Affiliations of authors: Department of Gynecologic Oncology and Repro ductive Medicine (YK, WH, CI, CVP, HJD, BZ, TL, JH, NBJ, RR, MT, TM, SP, SYW, CL, YW, AKS), Center for RNAi and Non-Coding RNA (CI, AKS), Department of Pathology (JH, JL), and Department of Cancer Biology (AKS), The University of Texas MD Anderson Cancer Center, Houston, TX; Shanghai Key Laboratory of Female Reproductive Endocrine Related Diseases, Hospital and Institute of Obstetrics and Gynecology, Shanghai Medical College of Fudan University, Shanghai, China (YK); Department of General Surgery, Union Hospital, Tongji Medical College, Huazhong University of Science and Technology, Wuhan, Hubei, China (TL).
J Natl Cancer Inst. 2013 Oct 2;105(19):1485-95. doi: 10.1093/jnci/djt210. Epub 2013 Sep 23.
We previously found focal adhesion kinase (FAK) inhibition sensitizes ovarian cancer to taxanes; however, the mechanisms are not well understood.
We characterized the biologic response of taxane-resistant and taxane-sensitive ovarian cancer models to a novel FAK inhibitor (VS-6063). We used reverse-phase protein arrays (RPPA) to identify novel downstream targets in taxane-resistant cell lines. Furthermore, we correlated clinical and pathological data with nuclear and cytoplasmic expression of FAK and YB-1 in 105 ovarian cancer samples. Statistical tests were two-sided, and P values were calculated with Student t test or Fisher exact test.
We found that VS-6063 inhibited FAK phosphorylation at the Tyr397 site in a time- and dose-dependent manner. The combination of VS-6063 and paclitaxel markedly decreased proliferation and increased apoptosis, which resulted in 92.7% to 97.9% reductions in tumor weight. RPPA data showed that VS-6063 reduced levels of AKT and YB-1 in taxane-resistant cell lines. FAK inhibition enhanced chemosensitivity in taxane-resistant cells by decreasing YB-1 phosphorylation and subsequently CD44 in an AKT-dependent manner. In human ovarian cancer samples, nuclear FAK expression was associated with increased nuclear YB-1 expression (χ²) = 37.7; P < .001). Coexpression of nuclear FAK and YB-1 was associated with statistically significantly worse median overall survival (24.9 vs 67.3 months; hazard ratio = 2.64; 95% confidence interval = 1.38 to 5.05; P = .006).

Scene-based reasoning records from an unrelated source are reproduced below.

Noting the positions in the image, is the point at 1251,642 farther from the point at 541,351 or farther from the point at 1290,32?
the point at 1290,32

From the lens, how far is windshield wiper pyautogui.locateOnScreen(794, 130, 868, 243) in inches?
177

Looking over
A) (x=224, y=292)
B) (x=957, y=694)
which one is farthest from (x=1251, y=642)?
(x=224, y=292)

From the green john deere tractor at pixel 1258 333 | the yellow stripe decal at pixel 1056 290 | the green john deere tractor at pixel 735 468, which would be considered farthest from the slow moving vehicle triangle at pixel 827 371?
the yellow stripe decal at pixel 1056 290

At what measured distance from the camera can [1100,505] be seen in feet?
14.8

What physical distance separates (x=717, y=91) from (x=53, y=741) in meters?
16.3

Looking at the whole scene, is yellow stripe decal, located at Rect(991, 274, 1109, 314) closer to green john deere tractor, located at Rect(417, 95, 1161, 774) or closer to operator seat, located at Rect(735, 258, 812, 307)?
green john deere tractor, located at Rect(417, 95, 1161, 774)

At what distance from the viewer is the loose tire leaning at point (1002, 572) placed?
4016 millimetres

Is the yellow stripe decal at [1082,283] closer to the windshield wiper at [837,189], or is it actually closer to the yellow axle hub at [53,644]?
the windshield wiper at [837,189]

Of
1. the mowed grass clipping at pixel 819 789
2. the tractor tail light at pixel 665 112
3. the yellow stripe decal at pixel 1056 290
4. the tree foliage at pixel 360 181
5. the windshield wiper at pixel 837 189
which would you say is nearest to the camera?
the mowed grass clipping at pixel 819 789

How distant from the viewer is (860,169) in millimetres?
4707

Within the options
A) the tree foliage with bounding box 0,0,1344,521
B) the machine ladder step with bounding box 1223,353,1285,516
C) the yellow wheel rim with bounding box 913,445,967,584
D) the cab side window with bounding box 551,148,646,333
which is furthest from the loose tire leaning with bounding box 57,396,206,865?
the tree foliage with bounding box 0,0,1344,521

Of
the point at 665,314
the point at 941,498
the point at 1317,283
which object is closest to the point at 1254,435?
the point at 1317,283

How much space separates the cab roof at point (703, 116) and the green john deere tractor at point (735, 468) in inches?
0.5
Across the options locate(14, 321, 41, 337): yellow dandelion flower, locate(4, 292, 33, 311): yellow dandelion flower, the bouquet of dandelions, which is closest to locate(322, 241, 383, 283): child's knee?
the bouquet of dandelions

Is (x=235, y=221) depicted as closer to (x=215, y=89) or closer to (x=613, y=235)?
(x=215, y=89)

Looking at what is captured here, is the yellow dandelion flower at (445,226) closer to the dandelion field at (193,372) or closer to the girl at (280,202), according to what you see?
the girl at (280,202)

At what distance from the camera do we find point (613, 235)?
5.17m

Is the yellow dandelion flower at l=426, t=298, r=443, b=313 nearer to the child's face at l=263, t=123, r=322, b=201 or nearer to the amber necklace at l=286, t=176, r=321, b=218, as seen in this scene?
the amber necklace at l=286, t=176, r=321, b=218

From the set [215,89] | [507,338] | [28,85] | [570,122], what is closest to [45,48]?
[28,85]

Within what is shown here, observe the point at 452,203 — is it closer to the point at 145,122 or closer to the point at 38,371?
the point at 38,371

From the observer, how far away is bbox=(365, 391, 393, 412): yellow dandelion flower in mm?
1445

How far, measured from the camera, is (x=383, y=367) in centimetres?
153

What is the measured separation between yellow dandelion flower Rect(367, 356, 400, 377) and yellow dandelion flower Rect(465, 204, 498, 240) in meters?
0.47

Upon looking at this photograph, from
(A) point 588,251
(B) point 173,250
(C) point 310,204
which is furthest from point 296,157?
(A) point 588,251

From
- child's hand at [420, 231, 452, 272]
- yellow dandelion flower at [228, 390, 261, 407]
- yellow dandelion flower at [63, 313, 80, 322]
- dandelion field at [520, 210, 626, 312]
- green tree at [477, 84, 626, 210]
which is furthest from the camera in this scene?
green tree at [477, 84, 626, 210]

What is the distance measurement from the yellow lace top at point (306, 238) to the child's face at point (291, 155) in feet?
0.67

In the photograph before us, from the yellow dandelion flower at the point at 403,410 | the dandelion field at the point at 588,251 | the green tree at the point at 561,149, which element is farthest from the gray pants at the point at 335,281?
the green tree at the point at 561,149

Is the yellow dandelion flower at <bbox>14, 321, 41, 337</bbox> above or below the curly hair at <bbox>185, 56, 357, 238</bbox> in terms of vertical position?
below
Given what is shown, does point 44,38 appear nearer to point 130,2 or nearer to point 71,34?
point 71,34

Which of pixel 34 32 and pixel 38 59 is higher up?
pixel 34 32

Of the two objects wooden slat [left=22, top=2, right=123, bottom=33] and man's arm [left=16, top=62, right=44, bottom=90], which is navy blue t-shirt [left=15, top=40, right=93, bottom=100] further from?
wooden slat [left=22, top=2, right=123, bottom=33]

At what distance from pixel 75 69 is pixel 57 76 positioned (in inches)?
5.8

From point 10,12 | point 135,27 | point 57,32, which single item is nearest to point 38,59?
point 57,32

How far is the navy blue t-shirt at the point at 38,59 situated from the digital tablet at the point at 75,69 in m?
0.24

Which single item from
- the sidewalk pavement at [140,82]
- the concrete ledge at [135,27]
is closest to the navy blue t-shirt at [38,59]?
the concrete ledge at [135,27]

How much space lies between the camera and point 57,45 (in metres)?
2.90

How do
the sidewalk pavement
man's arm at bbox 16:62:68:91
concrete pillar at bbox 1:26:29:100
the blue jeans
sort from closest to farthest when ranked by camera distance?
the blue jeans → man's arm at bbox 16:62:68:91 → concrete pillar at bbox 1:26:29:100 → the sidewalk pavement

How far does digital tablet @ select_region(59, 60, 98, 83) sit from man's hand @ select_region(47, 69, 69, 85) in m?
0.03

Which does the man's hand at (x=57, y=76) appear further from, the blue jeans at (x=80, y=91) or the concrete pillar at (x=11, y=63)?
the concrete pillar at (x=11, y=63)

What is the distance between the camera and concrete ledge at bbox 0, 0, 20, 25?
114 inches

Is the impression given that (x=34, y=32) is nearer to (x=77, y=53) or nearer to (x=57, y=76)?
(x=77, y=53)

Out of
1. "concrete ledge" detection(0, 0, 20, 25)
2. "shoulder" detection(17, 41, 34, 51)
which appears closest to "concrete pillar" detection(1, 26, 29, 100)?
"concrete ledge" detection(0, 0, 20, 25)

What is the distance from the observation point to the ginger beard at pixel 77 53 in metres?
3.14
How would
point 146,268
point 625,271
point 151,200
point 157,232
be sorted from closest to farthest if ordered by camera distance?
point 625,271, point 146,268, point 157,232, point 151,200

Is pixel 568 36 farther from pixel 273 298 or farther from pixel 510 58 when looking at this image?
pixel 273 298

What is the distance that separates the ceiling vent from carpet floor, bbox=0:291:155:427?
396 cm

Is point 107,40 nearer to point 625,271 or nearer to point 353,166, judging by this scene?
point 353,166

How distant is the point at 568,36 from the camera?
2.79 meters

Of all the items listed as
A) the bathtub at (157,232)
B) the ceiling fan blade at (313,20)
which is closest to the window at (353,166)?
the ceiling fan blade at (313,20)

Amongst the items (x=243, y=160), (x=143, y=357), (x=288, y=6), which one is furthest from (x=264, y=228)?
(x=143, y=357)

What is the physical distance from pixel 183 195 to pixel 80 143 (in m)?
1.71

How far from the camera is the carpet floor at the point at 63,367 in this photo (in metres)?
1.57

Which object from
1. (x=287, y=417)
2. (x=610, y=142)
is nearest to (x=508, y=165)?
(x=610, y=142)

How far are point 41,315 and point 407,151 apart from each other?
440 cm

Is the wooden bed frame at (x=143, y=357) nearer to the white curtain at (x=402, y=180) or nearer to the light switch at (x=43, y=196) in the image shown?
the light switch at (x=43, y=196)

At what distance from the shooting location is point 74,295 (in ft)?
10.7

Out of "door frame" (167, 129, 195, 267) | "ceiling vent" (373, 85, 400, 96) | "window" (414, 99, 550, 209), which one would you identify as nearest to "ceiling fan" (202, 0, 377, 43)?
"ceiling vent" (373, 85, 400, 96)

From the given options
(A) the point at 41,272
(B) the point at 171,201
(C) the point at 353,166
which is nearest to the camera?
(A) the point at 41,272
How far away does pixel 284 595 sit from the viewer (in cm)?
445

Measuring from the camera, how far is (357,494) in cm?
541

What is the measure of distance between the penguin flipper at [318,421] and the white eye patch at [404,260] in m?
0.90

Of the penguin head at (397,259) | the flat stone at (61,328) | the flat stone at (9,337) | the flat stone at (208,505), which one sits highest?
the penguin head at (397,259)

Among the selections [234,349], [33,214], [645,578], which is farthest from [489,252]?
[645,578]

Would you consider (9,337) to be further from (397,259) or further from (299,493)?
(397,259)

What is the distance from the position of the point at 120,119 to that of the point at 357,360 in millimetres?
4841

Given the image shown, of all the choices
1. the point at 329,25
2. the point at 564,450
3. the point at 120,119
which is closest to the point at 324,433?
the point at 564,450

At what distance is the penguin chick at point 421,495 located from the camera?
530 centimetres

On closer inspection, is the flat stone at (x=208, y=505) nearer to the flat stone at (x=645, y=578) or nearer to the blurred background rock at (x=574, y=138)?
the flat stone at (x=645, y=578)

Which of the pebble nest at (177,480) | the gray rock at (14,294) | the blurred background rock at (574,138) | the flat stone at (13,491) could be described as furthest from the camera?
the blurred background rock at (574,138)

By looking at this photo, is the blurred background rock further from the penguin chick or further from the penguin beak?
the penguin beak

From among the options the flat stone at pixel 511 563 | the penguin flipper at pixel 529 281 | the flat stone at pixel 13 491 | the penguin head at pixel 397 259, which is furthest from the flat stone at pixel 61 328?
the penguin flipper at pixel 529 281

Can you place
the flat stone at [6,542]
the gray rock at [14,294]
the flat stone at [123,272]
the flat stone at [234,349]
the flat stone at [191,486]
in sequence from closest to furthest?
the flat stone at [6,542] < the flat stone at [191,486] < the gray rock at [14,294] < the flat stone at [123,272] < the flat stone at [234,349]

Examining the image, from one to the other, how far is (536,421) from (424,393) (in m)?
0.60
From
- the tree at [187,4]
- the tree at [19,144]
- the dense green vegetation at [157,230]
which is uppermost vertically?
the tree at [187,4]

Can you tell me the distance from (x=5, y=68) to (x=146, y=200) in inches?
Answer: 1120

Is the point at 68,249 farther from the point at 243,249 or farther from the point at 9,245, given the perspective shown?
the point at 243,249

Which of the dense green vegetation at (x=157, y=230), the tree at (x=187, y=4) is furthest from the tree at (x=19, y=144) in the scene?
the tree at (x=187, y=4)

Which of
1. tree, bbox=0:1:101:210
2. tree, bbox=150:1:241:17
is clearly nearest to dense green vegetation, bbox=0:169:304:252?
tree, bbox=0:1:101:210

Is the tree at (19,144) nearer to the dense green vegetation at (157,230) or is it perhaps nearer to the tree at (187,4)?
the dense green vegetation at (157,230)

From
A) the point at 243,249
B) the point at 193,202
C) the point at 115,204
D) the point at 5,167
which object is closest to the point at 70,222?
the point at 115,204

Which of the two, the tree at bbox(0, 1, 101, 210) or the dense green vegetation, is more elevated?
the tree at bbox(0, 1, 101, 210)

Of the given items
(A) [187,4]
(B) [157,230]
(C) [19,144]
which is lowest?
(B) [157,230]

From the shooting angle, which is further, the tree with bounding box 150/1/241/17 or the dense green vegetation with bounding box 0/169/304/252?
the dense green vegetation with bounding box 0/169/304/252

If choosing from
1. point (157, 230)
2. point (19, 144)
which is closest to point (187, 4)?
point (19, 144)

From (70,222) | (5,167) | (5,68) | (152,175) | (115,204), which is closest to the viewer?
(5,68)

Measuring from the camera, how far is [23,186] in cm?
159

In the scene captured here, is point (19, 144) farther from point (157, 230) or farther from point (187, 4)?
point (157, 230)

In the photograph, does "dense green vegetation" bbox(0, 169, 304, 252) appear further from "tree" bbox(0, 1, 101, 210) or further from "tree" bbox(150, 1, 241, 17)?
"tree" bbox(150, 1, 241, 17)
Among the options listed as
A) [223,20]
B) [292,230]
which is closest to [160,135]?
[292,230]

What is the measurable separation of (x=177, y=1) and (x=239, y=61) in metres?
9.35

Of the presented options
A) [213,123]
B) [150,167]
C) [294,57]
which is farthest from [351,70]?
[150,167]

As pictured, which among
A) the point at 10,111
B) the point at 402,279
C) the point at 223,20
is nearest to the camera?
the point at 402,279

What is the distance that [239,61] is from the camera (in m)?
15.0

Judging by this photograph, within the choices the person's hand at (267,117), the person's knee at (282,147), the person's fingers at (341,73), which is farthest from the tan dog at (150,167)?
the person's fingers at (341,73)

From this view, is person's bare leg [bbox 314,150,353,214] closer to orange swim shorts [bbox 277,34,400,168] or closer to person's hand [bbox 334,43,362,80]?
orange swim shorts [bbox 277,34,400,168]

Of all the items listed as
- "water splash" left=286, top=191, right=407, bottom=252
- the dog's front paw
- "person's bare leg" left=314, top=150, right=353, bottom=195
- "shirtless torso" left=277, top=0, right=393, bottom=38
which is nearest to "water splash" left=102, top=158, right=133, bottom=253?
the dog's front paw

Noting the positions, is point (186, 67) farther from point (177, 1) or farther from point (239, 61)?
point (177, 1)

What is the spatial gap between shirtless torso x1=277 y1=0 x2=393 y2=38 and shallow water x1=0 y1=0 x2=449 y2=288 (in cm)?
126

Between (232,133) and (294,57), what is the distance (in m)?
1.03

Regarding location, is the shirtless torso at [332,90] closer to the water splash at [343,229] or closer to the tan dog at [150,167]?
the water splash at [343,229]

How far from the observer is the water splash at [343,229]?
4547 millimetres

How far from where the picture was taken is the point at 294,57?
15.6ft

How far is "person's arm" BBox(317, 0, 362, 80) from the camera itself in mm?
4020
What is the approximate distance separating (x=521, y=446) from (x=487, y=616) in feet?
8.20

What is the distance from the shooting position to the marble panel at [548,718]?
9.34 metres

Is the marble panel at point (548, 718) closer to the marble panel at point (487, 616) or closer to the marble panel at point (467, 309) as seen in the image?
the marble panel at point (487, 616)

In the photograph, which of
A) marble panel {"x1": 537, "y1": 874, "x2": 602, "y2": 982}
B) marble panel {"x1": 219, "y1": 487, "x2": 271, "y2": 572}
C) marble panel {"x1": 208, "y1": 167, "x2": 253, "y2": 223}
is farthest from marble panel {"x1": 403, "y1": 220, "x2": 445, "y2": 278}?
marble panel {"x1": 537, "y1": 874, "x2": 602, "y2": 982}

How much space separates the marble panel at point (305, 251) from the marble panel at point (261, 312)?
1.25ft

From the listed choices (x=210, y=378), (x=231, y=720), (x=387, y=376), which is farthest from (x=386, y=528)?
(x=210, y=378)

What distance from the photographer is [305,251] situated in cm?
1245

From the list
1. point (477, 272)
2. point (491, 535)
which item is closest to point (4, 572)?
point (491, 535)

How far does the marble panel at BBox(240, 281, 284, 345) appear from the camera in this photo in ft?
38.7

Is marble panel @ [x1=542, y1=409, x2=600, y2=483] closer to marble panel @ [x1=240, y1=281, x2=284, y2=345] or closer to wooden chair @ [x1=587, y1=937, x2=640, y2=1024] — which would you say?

We have identified a novel pathway whereby FAK inhibition with VS-6063 overcomes YB-1-mediated paclitaxel resistance by an AKT-dependent pathway. These findings have implications for clinical trials aimed at targeting FAK.
我们之前发现粘着斑激酶(FAK)的抑制作用可使卵巢癌对紫杉烷类药物敏感;但是,其机制尚不清楚。
我们对紫杉烷耐药和紫杉烷敏感的卵巢癌模型对新型 FAK 抑制剂(VS-6063)的生物学反应进行了特征描述。我们使用反相蛋白阵列(RPPA)来鉴定紫杉烷耐药细胞系中的新型下游靶标。此外,我们将临床和病理数据与 105 例卵巢癌样本中的 FAK 和 YB-1 的核和细胞质表达相关联。统计检验为双侧检验,通过 Student t 检验或 Fisher 确切检验计算 P 值。
我们发现 VS-6063 以时间和剂量依赖的方式抑制 Tyr397 位点的 FAK 磷酸化。VS-6063 与紫杉醇的联合使用显著降低了增殖并增加了凋亡,从而使肿瘤重量减少了 92.7%至 97.9%。RPPA 数据显示,VS-6063 降低了紫杉烷耐药细胞系中 AKT 和 YB-1 的水平。FAK 抑制通过 AKT 依赖性方式降低 YB-1 磷酸化,随后降低 CD44,从而增强了紫杉烷耐药细胞的化学敏感性。在人卵巢癌样本中,核 FAK 表达与核 YB-1 表达增加有关(χ²)= 37.7;P <.001)。核 FAK 和 YB-1 的共表达与中位总生存期明显更差相关(24.9 与 67.3 个月;危险比 = 2.64;95%置信区间 = 1.38 至 5.05;P =.006)。
我们已经确定了一种新的途径,通过该途径,FAK 抑制作用与 VS-6063 通过 AKT 依赖性途径克服了 YB-1 介导的紫杉醇耐药性。这些发现对旨在靶向 FAK 的临床试验具有重要意义。